Monday, November 5, 2012

The Hurricane Sandy Blather Series Volume 1

Today was jittery, just a mess, looking at gorgeous footage I couldn't wrap my brain around, addled as it is with thoughts of Sandy destitution and an election in the balance.

Tonight I got a text from a good, old friend that said "Oh, by the way, I'm going through a mid-life crisis."  Christ if this all weren't enough already.  Sometimes I feel like I am on the verge of a mid-life crisis.  I've never been the crisis type, often too ready to enjoy the desperate moments.  It can't be a crisis if you're sorta liking it.  But I can feel it creeping in at the edges these days. And if you're not enjoying it, it doesn't feel good.

A couple weeks ago the very first surfing literary voice I ever knew stood before me and I fluffed my lines.  Growing up a PNW wannabe, Derek Hynd's Surfer chronicles of the ASP Top 40 were my first introduction into that world.  His was the only voice, the only place to learn the intricacies of why one would fail while the next would succeed.  Actually, when I think about it now, the pedagogological core of my surfing education was very old fashioned. I barely ever watched surfing videos. The only images I had were glossy magazine photos and the anything I could conjure from the words on the page.  And the most memorable words, more often than not, were Hynd's.  And I got to hang out with him for a night. And of course I had nothing to say.  Absolutely zero.  Hilarious. Maybe telling.

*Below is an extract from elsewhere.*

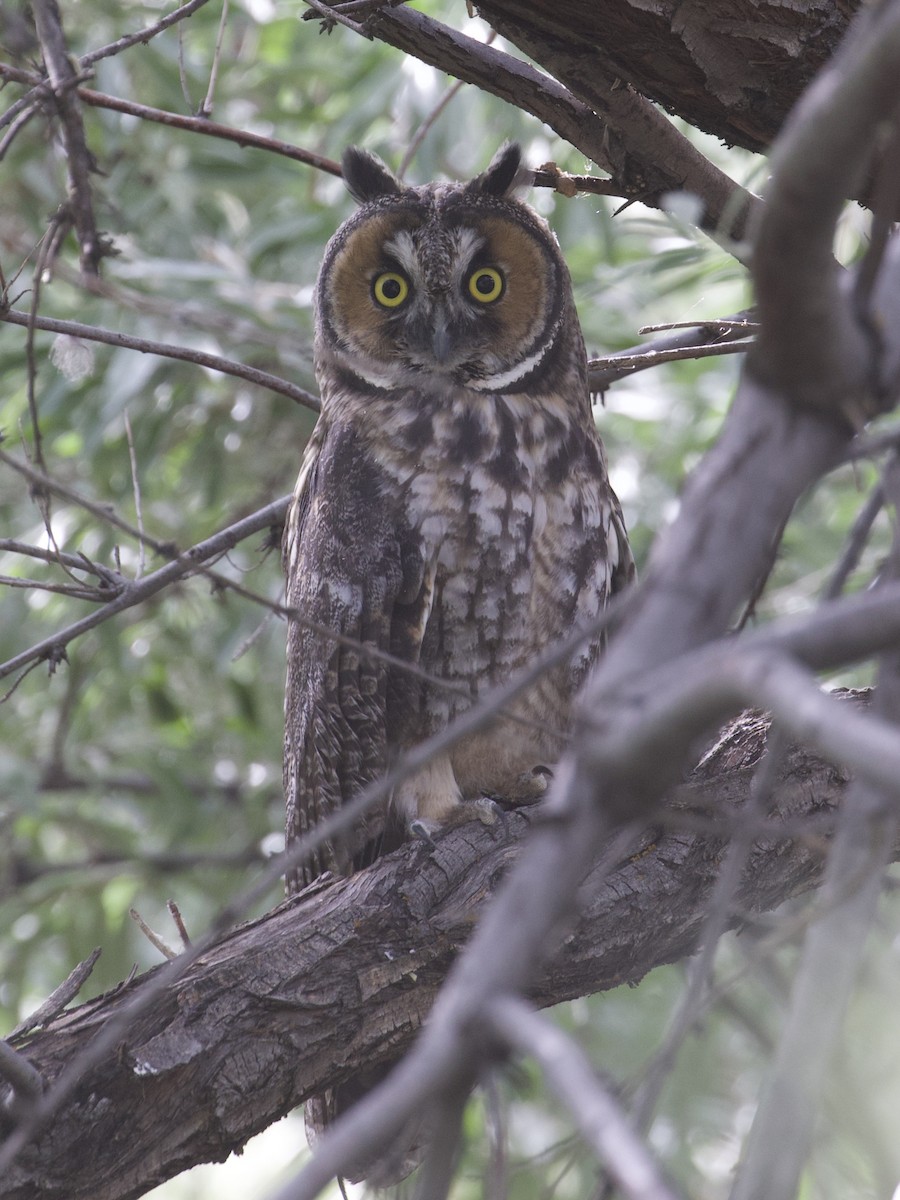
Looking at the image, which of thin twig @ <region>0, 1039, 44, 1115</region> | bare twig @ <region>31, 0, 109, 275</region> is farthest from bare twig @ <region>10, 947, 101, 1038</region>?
bare twig @ <region>31, 0, 109, 275</region>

That same night Nick Carroll was saying something about pulling airs and why so many surfers gravitate to it these days.  He was saying something about the emotional connection, some sort of pit-of-the-belly core-memory-ish thing to which vaulting off a wave might harken.  As someone who couldn't launch to save his life, I wonder if it is just an extension of that wonderful feeling of dropping in, that kind of empty space within which your stomach's suddenly found itself free to roam in, that looseness and free-fall sensation that is so hard to attain in life.  No wonder they boost airs ad nauseum in surf porn.

Looking, ineffectually, at that wonderful footage today, I thought again about what it takes to be a photographer or a director and the kind of precision of confidence it necessitates.   But also, in many cases, the ability to make others feel at ease, that nonthreatening knack.  There is an ability some have to get those around them to buy into the act of art unfettered as the logical end of the process, beauty as the natural culmination of things, therefore everyone might as well give themselves to it. It is a special talent.

The other day on the drive out to Mastic Beach someone on the radio said:
"we're born, we struggle for relevance, then we die."